Late 19th century, early 20th century American composer. The first person to graduate from a college in USA with a degree in music composition. I heard a piece of his live at my local symphony once, Francesca da Rimini(not the Tchaikovsky version, but the FOOTE), and thought it was an interesting and unique late Romantic composition. He reminds me a bit of Joachim Raff, but he didn't write any symphonies, and wrote plenty of American church music. He seems to have a lot of contrapuntal discipline, and is a bit of a baroque throwback in some ways.

Here is a fugue that Dodecaplex might like to know about


----------



## clavichorder

Just discovered this piano quintet.


----------



## mmsbls

I'm only familiar with Foote's chamber music. I enjoy his Piano Quintet and Piano Quartet, and I have his string quartets 1-3. The string quartets are nice, but I prefer the piano music. I also especially like his Suite for Strings.


----------



## suffolkcoastal

Yes the Piano Quintet is most engaging work and the Suite for Strings is lovely.
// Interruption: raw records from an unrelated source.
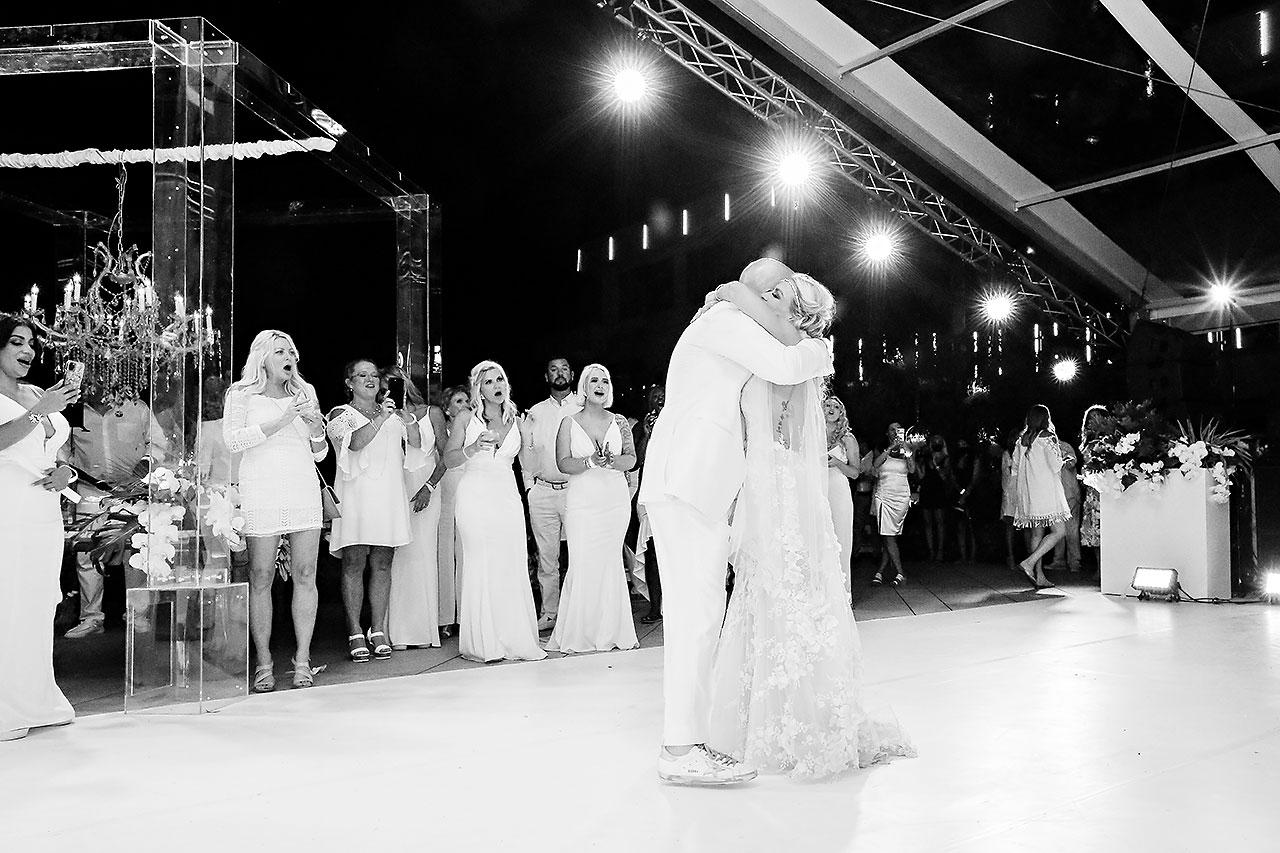 Michelle Al Wedding Reception 0348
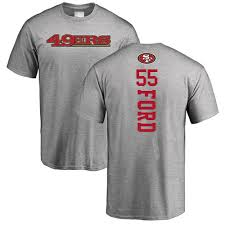 55 Francisco Dee T-shirt Football Ford 49ers Jersey Sale Backer San Ash facfffabeabf|Washington Redskins At Chicago Bears, October 6, 2019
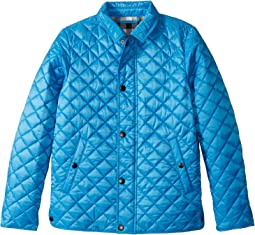 Burberry Kids Luke Quilted Jacket (Little Kids/Big Kids)
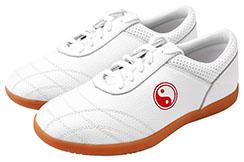Chaussures Taiji WSL, Yin Yang Rouge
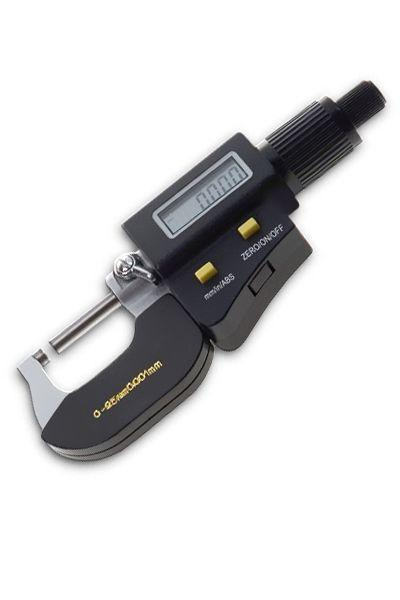 Микрометр гладкий цифровой электронный МКЦ-50 25-50
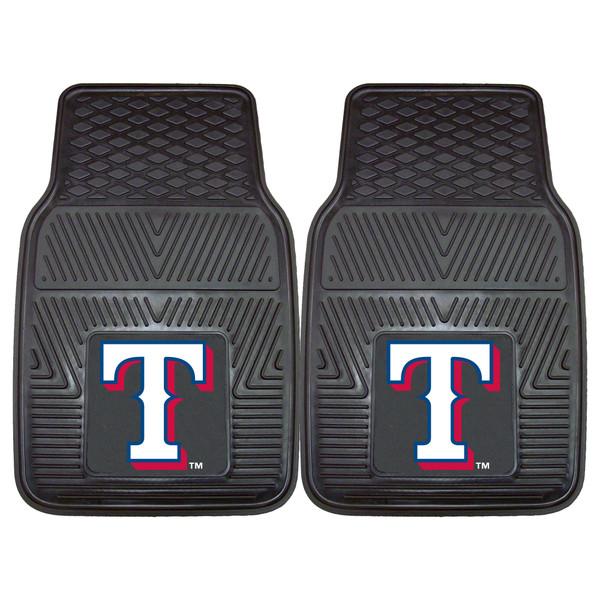 FanMats Texas Rangers MLB 2pc Vinyl Car Mats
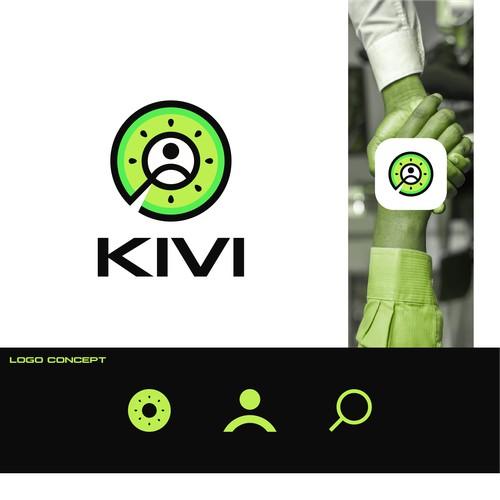 Logo for Kivi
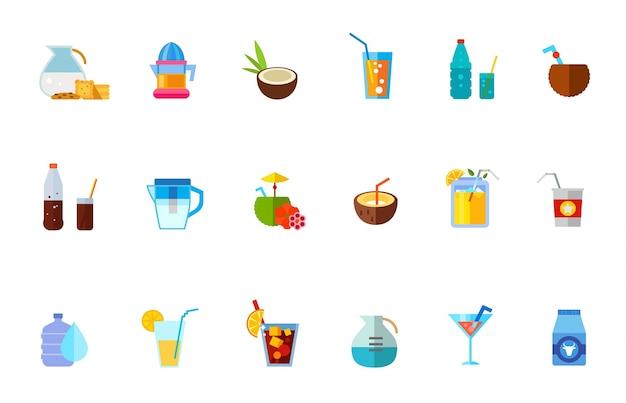 Conjunto de vários ícones de bebidas refrescantes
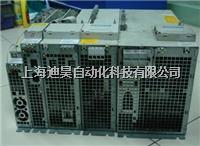 西门子802D控制模块显示报警维修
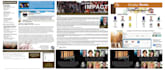 design content for newsletter and other collateral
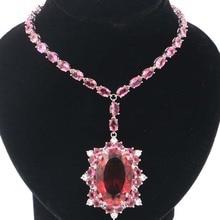 Большой Тяжелый 39 7 г 30x20 мм Розовый Турмалин Подарок Для Женщин Серебряное Ожерелье 18-18.5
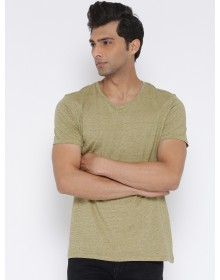 Beige V-Neck Solid T-Shirt-NPS (similar style)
I also have his Cello Concerto which is certainly worth an occasional performance or broadcast.


----------



## ScipioAfricanus

I discovered him last summer and got hooked on his Piano Trios. He is very Mendelssohnian.


----------



## superhorn

Do fans of this composer have a Foote fetish ?















:lol: :lol: :lol: :lol:


----------



## Romantic Geek

ScipioAfricanus said:


> I discovered him last summer and got hooked on his Piano Trios. He is very Mendelssohnian.


What? That's like the exact opposite of Romanticist style that Foote was immersed in. Foote was a huge fan of both Brahms and Wagner (sort of a strange mix), but he definitely does not resemble Mendelssohn. First, his counterpoint isn't that good  But most importantly, Foote's harmonic oeuvre is a lot larger than Mendelssohn's.


----------



## Romantic Geek

Unfortunately, the videos of Foote are lacking on Youtube. But if you have access, check out his Five Poems After Omar Khayyam. I think that's one of his best works and definitely will erase more of the Mendelssohnian impression. He had the ability to compose good counterpoint...but I think just like the others in the Second New England School, Foote had a good command of melodies and rich harmonies.


----------



## Joachim Raff

Yes, i am impressed by Foote. It is obvious he takes an European influence in his music like others around this period. Francesca da Rimini is a very well orchestrated piece and Im looking forward in hearing some of his other works.


----------